(Recorded data)

======

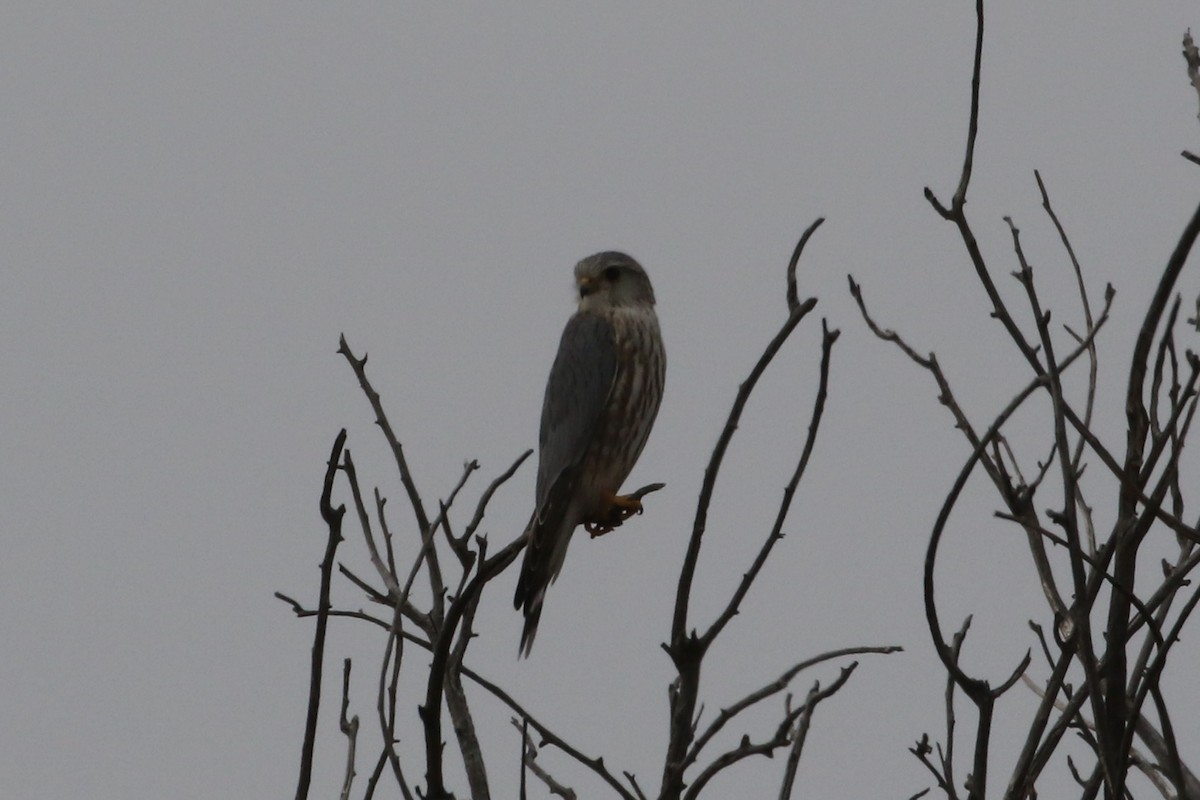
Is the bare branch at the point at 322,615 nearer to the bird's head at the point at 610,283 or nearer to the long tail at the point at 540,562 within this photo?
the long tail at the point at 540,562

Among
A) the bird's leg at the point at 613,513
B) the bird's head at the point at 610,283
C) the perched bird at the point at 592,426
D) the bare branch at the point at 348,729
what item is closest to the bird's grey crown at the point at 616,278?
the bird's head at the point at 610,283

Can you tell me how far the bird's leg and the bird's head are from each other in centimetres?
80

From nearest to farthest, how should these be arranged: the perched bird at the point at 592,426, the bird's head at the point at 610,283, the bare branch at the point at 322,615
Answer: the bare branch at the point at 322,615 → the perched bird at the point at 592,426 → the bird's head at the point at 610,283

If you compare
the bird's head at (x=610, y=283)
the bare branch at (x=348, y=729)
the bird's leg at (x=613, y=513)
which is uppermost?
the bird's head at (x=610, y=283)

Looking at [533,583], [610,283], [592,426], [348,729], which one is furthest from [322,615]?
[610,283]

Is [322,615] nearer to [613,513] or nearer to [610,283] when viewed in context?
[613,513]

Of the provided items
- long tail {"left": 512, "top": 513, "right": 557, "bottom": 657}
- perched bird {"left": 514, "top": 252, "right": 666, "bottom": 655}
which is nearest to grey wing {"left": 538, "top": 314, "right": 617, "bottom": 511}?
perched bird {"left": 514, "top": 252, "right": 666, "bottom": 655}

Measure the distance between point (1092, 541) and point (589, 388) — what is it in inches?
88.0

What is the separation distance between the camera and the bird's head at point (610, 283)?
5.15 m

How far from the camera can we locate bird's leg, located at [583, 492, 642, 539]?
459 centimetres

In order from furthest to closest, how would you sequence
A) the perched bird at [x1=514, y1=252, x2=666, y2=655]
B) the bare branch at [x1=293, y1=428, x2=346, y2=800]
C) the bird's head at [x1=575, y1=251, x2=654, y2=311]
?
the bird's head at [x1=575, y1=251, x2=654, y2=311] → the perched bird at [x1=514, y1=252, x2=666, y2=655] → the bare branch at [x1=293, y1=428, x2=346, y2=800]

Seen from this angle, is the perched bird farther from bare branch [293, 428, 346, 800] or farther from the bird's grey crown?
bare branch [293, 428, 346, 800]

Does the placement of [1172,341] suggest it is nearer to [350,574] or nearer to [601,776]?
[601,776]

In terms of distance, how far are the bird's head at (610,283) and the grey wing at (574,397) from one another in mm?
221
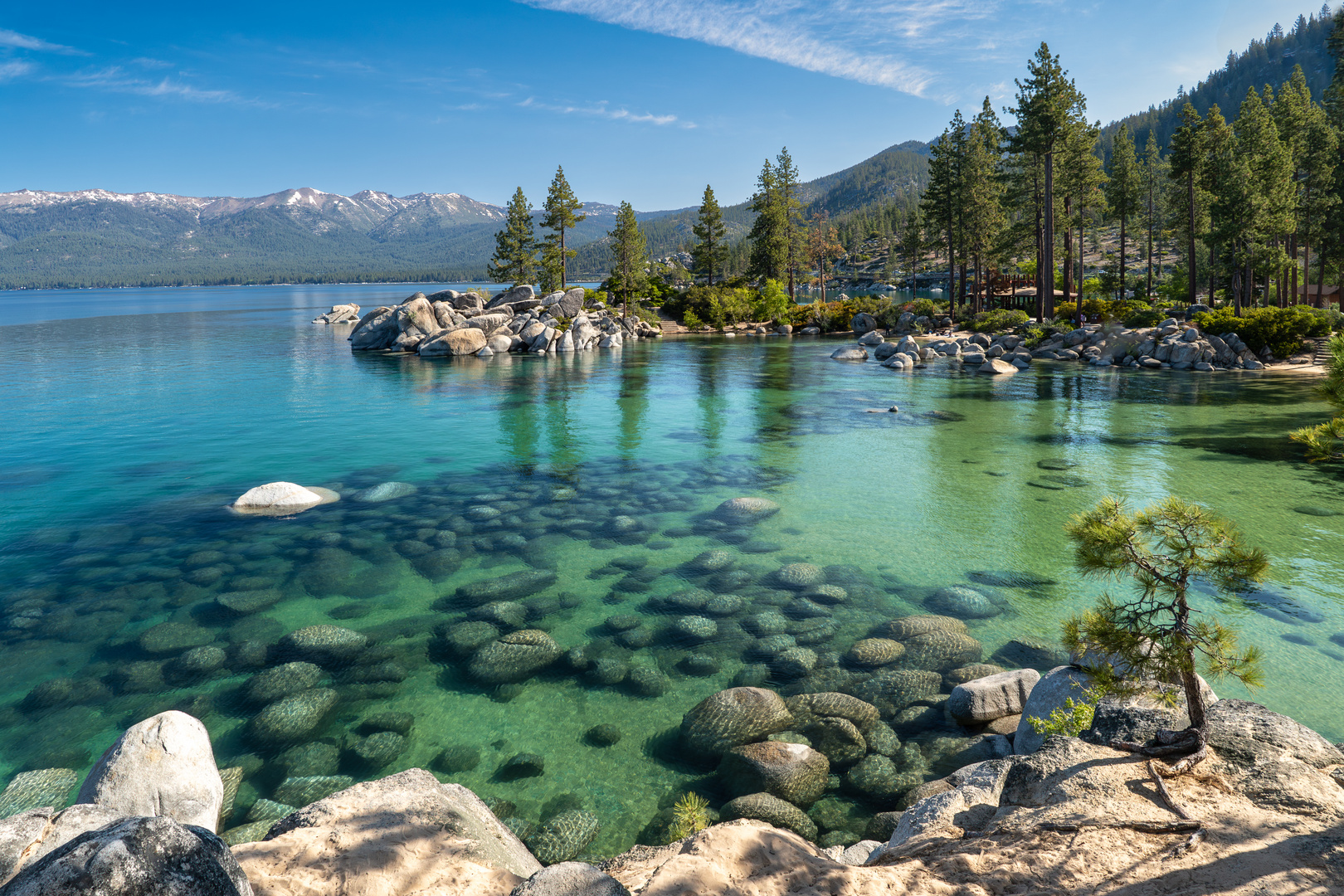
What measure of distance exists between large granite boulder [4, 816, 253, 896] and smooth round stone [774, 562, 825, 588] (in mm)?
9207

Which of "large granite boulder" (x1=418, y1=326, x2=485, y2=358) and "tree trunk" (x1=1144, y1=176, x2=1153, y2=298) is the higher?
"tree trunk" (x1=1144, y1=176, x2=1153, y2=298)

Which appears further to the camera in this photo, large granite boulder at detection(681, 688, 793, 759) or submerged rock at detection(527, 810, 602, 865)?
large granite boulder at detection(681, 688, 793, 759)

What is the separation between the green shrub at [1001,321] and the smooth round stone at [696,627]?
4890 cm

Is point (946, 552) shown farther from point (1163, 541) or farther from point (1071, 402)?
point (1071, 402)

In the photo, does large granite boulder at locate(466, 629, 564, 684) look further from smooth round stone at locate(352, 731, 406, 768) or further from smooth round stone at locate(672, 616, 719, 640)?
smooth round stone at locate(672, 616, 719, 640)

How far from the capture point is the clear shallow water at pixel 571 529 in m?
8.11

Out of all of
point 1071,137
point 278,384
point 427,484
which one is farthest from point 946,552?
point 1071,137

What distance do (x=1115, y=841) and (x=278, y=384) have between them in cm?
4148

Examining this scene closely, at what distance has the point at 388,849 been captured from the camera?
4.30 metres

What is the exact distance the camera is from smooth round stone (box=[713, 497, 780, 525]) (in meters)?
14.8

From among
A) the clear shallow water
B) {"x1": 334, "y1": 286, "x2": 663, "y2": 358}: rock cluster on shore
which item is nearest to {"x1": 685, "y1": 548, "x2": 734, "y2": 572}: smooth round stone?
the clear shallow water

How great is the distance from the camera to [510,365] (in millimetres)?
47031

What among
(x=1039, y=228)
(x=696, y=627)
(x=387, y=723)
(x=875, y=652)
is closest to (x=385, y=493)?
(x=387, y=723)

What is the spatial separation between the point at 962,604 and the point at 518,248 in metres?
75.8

======

▸ **What needs to be done**
Everything from the line containing "What is the separation between" to the last line of the entries above should be quoted exactly, and only that.

▸ **Completed task**
What is the separation between the green shrub at [1001,321] and the smooth round stone at [696,627]?
4890 cm

Is point (946, 552) shown farther from point (1163, 541) or farther from point (1071, 402)?
point (1071, 402)

In the photo, does large granite boulder at locate(466, 629, 564, 684) look further from smooth round stone at locate(352, 731, 406, 768) or further from smooth round stone at locate(672, 616, 719, 640)?
smooth round stone at locate(672, 616, 719, 640)

How far from the capture point is the clear shallow water at pixel 571 529 in m?
8.11

Out of all of
point 1071,137
point 278,384
point 427,484
which one is farthest from point 946,552?
point 1071,137

What distance do (x=1115, y=841) and (x=278, y=384) have between them in cm?
4148

Examining this scene closely, at what distance has the point at 388,849 been captured from the camera?
4.30 metres

What is the exact distance the camera is from smooth round stone (box=[713, 497, 780, 525]) (in meters)?
14.8

From among
A) the clear shallow water
B) {"x1": 334, "y1": 286, "x2": 663, "y2": 358}: rock cluster on shore
which item is nearest to {"x1": 685, "y1": 548, "x2": 734, "y2": 572}: smooth round stone?
the clear shallow water

How great is the distance from the camera to [510,365] (in millimetres)?
47031

What among
(x=1039, y=228)
(x=696, y=627)
(x=387, y=723)
(x=875, y=652)
is closest to (x=385, y=493)?
(x=387, y=723)

What is the spatial separation between the point at 962,604 and the point at 518,248 in metres?
75.8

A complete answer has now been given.